Shellie was able to assuage his fears in part with video chats and recordings, utilizing the equipment they received after Jan got a court order for shared therapy sessions via Skype to address his move. Shellie took him on tours of his soon-to-be new home, showing him his bedroom, toys that had been amassed for him, Christmas presents waiting under the tree with his name on them, and even the neighborhood and neighbors.
“The staff at the medical home said he watched those videos all day, every day,” Shellie says.
Meanwhile, Jan was working with others on the case to get Jayden the equipment he would need for his life outside of the medical home, including a portable gastronomy tube—he wasn’t able to eat on his own at the time—and a gait trainer, to allow him to stand upright and walk within a harness so he could develop strength in his legs. (The gait trainer would also help remove barriers delaying Jayden’s placement with Shellie.)
In June 2013, everything was at last in place for Jayden to live with Shellie. She flew out to L.A. to pick him up, allowing a day for a trip to Disneyland before the flight back. Jayden, however, couldn’t wait to get to Chicago. He desperately wanted to leave his old life behind.
But for the first few months, life in Chicago was full of ups and downs. Jayden was so insecure that Shellie literally couldn’t leave his side. If she just went to the restroom, she would have to talk to him through the door. At one point, she was hospitalized with pneumonia, forcing the two to be separated. Jayden was beside himself, but when Shellie came home from the hospital, he seemed at last to realize that she wasn’t going to abandon him.
Jan continued as his CASA. She visited him in his new home in September of 2013, talked to him by Skype at least once a month, talked to Shellie even more often, and participated in school and therapeutic conferences by speakerphone. Now Shellie was the one sending the pictures and videos to Jan in California.
Still, Jayden talked constantly about his adoption. It was clear that he wouldn’t be truly at ease until it was finalized, although he dreaded having to go back to California for the hearing.
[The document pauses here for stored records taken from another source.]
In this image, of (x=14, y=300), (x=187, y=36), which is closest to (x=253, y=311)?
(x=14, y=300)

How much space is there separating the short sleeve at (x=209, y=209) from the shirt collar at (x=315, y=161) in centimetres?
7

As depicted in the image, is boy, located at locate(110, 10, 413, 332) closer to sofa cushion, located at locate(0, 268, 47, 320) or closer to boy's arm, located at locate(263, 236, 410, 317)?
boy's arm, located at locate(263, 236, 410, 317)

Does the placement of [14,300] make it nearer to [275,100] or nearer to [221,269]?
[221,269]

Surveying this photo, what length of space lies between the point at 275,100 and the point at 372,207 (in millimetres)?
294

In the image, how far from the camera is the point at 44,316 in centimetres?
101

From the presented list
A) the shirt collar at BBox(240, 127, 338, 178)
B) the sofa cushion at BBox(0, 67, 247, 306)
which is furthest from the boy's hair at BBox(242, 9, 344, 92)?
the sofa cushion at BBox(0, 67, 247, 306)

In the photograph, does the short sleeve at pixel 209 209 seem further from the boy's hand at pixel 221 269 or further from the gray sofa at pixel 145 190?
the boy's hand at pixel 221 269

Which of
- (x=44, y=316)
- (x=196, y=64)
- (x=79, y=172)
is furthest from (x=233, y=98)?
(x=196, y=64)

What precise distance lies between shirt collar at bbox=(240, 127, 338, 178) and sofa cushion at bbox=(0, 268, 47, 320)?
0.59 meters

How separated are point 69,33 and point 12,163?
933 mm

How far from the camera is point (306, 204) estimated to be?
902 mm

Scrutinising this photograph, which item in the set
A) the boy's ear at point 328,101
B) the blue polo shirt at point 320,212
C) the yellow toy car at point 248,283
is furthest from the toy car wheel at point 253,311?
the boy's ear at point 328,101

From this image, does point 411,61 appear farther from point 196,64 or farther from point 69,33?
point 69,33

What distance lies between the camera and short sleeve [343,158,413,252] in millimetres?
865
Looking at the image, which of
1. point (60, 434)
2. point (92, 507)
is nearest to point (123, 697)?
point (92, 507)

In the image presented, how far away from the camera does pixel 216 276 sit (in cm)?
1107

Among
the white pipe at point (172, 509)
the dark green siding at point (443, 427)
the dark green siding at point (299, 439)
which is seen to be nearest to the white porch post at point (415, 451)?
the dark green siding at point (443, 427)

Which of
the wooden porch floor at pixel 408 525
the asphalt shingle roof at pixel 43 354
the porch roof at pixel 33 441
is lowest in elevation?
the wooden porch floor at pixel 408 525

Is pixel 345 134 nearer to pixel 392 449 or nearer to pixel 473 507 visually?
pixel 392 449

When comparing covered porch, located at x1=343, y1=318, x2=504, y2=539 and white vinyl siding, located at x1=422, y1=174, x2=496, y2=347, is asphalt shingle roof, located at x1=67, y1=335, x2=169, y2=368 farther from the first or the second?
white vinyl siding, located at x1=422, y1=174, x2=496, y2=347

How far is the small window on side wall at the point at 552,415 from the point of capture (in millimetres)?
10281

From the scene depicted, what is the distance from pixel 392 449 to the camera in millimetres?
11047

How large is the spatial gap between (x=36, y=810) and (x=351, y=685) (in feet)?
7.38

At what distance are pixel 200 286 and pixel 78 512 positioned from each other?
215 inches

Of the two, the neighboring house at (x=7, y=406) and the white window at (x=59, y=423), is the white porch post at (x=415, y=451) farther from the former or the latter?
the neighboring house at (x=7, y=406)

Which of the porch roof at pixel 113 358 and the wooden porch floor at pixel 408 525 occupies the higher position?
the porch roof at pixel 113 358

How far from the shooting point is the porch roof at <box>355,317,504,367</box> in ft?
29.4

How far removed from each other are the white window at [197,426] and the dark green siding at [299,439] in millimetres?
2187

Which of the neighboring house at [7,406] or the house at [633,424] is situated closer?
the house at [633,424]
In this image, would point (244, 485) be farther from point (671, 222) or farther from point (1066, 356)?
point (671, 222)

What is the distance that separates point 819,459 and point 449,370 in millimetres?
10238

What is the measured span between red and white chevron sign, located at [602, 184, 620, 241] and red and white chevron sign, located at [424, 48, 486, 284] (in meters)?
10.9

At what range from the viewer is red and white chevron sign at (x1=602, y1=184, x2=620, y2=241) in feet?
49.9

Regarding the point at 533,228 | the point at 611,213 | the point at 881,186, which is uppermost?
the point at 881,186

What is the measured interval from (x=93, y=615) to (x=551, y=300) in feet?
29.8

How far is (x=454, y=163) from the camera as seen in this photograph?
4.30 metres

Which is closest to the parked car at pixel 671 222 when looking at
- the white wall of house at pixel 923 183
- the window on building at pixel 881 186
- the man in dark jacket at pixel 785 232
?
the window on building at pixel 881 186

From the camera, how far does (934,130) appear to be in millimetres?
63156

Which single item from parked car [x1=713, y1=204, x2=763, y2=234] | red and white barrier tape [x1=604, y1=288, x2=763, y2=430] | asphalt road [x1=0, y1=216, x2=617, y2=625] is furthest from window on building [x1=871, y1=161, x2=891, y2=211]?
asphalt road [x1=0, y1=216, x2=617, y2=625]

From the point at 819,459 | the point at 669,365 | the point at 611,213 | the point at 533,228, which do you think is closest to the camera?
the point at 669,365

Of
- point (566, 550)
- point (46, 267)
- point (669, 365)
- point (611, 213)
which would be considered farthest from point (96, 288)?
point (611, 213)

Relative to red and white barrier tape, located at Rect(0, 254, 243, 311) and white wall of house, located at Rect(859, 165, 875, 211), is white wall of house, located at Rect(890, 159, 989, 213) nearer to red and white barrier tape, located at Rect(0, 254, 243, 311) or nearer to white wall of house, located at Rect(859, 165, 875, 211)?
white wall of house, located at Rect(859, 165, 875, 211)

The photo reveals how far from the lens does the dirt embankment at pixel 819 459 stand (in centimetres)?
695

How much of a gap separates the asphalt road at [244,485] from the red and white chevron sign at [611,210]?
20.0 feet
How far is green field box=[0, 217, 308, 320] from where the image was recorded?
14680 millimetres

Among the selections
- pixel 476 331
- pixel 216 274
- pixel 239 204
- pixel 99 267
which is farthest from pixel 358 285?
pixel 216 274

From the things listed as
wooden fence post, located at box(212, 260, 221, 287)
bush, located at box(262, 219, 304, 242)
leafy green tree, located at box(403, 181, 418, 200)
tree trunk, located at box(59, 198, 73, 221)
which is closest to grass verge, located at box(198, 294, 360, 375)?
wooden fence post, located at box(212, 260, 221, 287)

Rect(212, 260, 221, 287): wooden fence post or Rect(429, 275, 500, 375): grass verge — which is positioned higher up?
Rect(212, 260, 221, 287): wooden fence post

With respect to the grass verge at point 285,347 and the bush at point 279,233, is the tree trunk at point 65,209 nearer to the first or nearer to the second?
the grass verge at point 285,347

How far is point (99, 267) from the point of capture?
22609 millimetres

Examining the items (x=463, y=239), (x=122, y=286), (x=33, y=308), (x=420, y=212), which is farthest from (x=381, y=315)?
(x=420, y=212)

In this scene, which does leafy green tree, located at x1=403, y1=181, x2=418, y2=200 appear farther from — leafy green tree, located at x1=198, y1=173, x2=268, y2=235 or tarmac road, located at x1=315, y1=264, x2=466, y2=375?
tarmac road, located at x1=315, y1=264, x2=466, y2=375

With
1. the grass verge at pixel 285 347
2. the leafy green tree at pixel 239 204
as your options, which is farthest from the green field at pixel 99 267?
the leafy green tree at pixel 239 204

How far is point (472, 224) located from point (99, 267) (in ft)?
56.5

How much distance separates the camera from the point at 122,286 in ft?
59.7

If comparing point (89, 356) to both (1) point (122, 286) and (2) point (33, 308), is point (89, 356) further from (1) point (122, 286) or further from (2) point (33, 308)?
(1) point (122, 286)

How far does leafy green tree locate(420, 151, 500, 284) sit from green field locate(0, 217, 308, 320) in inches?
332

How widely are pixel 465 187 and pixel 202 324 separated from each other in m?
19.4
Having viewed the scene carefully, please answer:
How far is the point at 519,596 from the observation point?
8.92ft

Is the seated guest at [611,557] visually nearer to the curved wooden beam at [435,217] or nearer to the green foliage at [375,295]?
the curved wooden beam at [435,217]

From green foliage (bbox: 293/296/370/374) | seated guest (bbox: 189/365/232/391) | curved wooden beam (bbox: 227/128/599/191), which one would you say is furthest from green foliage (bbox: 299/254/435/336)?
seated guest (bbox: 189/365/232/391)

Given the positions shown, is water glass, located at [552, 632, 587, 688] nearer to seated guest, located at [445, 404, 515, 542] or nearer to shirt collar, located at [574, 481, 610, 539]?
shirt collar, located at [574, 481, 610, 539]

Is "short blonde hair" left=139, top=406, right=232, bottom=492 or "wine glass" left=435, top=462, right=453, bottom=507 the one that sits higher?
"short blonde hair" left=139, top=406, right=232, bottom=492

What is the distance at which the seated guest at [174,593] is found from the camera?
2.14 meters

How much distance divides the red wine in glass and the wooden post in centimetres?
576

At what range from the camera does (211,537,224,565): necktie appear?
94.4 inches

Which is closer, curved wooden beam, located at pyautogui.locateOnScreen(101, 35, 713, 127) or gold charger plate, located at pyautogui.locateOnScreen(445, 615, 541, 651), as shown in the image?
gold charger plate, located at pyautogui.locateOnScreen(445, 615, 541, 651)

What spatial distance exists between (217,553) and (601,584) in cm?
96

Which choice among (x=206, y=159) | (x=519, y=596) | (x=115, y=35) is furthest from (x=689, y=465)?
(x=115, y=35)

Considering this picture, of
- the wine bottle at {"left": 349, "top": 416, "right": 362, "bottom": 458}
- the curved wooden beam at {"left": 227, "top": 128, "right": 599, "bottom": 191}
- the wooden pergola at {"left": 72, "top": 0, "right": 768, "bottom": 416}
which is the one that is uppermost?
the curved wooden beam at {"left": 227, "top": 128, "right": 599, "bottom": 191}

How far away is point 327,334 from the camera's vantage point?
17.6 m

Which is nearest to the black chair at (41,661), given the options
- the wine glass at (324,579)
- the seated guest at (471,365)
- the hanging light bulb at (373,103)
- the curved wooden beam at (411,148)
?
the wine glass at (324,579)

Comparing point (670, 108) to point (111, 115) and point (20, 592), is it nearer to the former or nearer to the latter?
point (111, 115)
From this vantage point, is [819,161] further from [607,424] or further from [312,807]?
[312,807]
He refused to answer questions about his life in California and would speak of no one he knew there—except for Jan, whom he began calling Grandma Jan.
He got a nice surprise in August, when the judge agreed to conduct the final adoption hearing from Los Angeles via Skype.
“Mom, I’m adopted now, so I don’t have to go back to California,” he said afterward. “We’re a family now. You’re my mom and I’m your son and that’s it. It’s all done.”
“You’re right. It’s all that,” Shellie told him.
With that, the last of his insecurity about his family melted away. Now Jayden talks instead about school, cars, food (he’s eating on his own), and—his favorite activity—Buddy Baseball, in which an able-bodied boy hits the ball for him and he runs the bases in his wheelchair. His prognosis is still in many ways uncertain and he often asks whether eventually he will be able to, say, drive a car or walk on his own, but he has a poise about it all that can only be described as precocious.
“I may not be able to do everything other kids can do,” he says, “but I can do them my way.”